Protests continue in Tunisia, with hundreds gathering outside the parliament in the capital city of Tunis. One group of protesters marched to the parliament from the working-class district of Hay Ettadhamen. Authorities identified a young demonstrator who died from injuries on Monday night. Haykel Rachdi’s family told local media that he died after he was struck on the head by a police tear gas canister. The Public Prosecutor’s office in the Kasserine governorate ordered an autopsy to confirm the cause of Rachdi’s death.
After the death of the young man, a group of protesters tried to storm a police station in the city of Sbeitla. The news of the man's death escalated tensions in the country.
Why Are Tunisians Protesting?
Massive demonstrations began in the country on the 10th anniversary of the Tunisian revolution, part of the so-called Arab Spring protest movement that rocked the Arab world in 2011. Although Tunisia has been lauded as an Arab Spring success story, people marching across the country now are chanting the same slogans used ten years ago and berating the government for the low standard of living. In 2020, Tunisia’s economy contracted by 8.2 percent, while fiscal debt rose above 12 percent. Unemployment among youth, which constitute a hefty demographic among the protesters, ballooned to over 30 percent.
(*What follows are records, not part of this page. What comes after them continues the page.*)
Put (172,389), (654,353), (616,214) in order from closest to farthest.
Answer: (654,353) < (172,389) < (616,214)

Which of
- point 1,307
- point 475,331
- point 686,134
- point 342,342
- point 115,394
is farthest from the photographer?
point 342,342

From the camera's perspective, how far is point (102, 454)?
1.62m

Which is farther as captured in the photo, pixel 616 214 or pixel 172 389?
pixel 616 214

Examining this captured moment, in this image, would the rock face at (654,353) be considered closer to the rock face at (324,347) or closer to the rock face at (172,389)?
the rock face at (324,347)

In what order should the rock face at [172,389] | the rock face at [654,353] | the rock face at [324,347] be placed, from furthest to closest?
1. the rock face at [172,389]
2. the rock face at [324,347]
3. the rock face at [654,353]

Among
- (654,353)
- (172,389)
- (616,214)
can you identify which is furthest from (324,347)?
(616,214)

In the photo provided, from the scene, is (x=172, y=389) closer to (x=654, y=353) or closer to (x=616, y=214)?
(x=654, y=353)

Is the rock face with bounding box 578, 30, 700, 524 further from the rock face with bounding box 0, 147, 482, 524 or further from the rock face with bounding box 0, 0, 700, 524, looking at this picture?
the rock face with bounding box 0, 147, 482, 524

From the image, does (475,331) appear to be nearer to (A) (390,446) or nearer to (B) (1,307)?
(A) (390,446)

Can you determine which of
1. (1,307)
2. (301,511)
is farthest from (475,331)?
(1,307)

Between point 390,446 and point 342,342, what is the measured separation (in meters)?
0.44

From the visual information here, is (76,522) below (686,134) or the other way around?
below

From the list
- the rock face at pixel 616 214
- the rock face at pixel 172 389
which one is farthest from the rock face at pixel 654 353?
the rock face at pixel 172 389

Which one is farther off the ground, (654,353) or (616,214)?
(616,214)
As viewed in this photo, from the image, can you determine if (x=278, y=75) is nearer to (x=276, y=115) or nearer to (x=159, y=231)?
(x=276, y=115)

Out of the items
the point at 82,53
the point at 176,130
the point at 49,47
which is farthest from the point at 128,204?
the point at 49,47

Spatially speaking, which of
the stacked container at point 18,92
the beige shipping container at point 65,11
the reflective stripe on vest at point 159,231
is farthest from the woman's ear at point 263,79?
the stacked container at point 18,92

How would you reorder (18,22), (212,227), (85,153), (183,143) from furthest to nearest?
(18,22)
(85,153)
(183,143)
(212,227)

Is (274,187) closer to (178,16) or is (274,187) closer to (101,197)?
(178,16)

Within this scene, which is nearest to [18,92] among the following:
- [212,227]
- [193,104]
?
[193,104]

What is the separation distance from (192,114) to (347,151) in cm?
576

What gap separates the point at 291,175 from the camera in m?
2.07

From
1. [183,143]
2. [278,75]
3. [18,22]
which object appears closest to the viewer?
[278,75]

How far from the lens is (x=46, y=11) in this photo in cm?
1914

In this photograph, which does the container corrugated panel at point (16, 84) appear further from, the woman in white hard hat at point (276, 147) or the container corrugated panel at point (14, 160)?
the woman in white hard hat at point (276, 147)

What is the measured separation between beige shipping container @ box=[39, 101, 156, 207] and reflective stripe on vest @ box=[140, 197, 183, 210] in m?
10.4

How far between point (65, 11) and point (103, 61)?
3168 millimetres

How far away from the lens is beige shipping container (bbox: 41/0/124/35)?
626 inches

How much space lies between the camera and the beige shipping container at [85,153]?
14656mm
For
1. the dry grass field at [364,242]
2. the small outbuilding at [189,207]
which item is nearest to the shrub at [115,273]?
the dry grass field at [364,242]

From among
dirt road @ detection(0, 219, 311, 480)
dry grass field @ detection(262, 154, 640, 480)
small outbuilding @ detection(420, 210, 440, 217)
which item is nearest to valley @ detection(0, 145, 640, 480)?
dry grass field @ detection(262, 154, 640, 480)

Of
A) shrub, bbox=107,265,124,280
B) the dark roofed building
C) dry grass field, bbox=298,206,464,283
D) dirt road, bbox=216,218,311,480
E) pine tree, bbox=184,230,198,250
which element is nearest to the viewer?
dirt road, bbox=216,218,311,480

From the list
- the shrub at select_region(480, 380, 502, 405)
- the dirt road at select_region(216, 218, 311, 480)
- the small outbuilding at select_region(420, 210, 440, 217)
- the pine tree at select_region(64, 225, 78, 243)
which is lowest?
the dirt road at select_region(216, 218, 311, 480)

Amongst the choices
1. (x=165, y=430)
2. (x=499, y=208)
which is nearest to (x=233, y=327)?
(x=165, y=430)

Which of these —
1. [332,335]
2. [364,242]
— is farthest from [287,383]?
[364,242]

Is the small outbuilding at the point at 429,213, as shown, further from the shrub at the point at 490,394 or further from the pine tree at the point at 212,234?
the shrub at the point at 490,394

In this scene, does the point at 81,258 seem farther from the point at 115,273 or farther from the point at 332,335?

The protests also coincide with the imposition of a national curfew aimed at slowing the spread of the coronavirus pandemic.
The situation was exacerbated by a heavy-handed law enforcement response, including tear gas, water cannons and batons used against protesters, regardless of whether marchers were peaceful or violent.
"The government that only uses police to protect itself from the people - it has no more legitimacy", noted a protester.
The Tunisian Human Rights League said about 1,400 people have been so far detained in the demonstrations. Approximately 30 percent of this number are minors, the association observed.
In response to the protests, Prime Minister Hichem Mechichi pledged to introduce economic reforms, reshuffling the cabinet by naming 11 new ministers. The president, Kais Saied, however, rejected Mechichi's move, stating that he would not swear in the new officials. Without naming names, Saied observed that several of Mechichi's appointees have been accused of corruption and others display conflicts of interest. The president also pointed out that the PM's new cabinet appointees did not include any women.